-By Maleeha Babar
When we are young, there’s an enthusiasm for life, a zest that paints all of our actions. Exploring the world, finding out all the beauty it contains is an adventure that we look forward to every day. We possess curiosity and creativity, vigor and joy. We look forward to talking to other children, sharing with them and connecting. There’s life within us. When we make a mistake, it’s serious. When we do something good, it matters. When someone hurts us, it actually hurts. At the deepest level, we understand the miracle that life is. Yet, as we grow older, that very same spirit begins to wane as we enter the “real world”. We are subtly told that the lifeless homes we see, the race for money, the broken relationships and purposeless ostentation is “reality”. It’s as if what we experienced as children was a past life, something to be discarded and never looked back on.
Although it’s the very core of who we are. The spirit that we are born with as children, the longing for love, compassion, understanding, growth, exploration, and truth is what’s real.
And that reality never changes.
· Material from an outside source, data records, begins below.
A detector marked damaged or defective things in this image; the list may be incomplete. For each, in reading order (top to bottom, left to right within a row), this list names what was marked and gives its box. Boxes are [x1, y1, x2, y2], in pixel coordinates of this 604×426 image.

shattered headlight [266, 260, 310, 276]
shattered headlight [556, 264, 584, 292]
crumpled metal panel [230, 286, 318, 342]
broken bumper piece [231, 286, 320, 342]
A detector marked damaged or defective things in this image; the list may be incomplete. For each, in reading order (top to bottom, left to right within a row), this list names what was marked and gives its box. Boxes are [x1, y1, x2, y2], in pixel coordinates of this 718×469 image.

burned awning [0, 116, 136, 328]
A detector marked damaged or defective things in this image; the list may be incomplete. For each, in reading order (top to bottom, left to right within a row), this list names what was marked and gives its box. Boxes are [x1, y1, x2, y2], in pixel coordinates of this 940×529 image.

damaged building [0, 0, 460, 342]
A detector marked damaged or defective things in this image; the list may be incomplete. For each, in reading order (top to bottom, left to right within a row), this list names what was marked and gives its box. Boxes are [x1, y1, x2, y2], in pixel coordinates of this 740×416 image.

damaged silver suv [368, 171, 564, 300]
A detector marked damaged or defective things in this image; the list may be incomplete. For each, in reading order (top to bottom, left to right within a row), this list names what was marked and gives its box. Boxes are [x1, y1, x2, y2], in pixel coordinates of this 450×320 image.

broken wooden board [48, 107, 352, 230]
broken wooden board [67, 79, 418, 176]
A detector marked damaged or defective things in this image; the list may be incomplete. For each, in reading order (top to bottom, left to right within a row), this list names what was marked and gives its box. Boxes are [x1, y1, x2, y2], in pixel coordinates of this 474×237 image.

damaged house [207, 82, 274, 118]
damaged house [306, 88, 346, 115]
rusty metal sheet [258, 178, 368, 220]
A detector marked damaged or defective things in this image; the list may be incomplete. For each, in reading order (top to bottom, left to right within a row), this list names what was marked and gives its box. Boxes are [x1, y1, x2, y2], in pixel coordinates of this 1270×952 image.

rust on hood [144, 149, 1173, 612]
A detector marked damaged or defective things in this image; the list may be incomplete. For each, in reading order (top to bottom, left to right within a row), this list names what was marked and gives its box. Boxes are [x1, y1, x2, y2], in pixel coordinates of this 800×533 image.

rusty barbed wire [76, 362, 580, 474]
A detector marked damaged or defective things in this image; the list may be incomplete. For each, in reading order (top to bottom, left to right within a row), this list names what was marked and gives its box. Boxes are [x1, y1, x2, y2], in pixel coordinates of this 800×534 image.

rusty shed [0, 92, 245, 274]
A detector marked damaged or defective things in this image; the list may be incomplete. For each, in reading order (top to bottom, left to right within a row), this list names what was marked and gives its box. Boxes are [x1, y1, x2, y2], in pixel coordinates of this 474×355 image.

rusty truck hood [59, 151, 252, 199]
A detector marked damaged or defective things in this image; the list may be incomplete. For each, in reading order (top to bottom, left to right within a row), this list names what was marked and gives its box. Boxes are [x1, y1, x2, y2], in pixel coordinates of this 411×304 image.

It’s that we become blind to it.
Allah (SWT) says:
“So have they not traveled through the earth and have hearts by which to reason and ears by which to hear? For indeed, it is not the eyes that are blinded, but blinded are the hearts within the breasts.” (22:46)
But there’s still a part of as adults, a consciousness within our hearts, that longs to be heard. It’s an inner voice that tells us what’s right, that screams for us to listen, that was clear as a child but through each hurt, suppression and invalidation, turned into a whisper that drowns away in doubt. It is the voice of truth. I’d like to think it’s our fitrah (for Muslims), or call it our intuition, but it’s not there for a futile purpose. It has a purpose. When we know we’re going down the wrong path in life, making decisions that probably aren’t ours, but some person told us life is “this way” and although it’s contrary to what we believe, and our sadness, grief, unhappiness, and discontentment all points towards that fact, too, why don’t we listen? Because that voice has been discontinued way too many times. Or maybe we’re scared. But when you don’t listen to your truths (hopefully based on sound judgment and understanding), it really hurts.
Suppressing that voice leads to nowhere. And although we might think that avoiding that nagging thought in our heads will go away with distracting ourselves with countless gadgets, busy-ness, and extra work loads, or even pursuits such as marriage (been there, done that), it won’t. Because we’re not on this world to “be busy” or “keep doing thoughtlessly” and just “achieving,” we’re truly not here to do that.
And if we don’t look, contemplate and follow what we have come to discover as truth, it will continuously nag at us.
Unless we choose to merely exist.
And I think our life is way too important to just exist.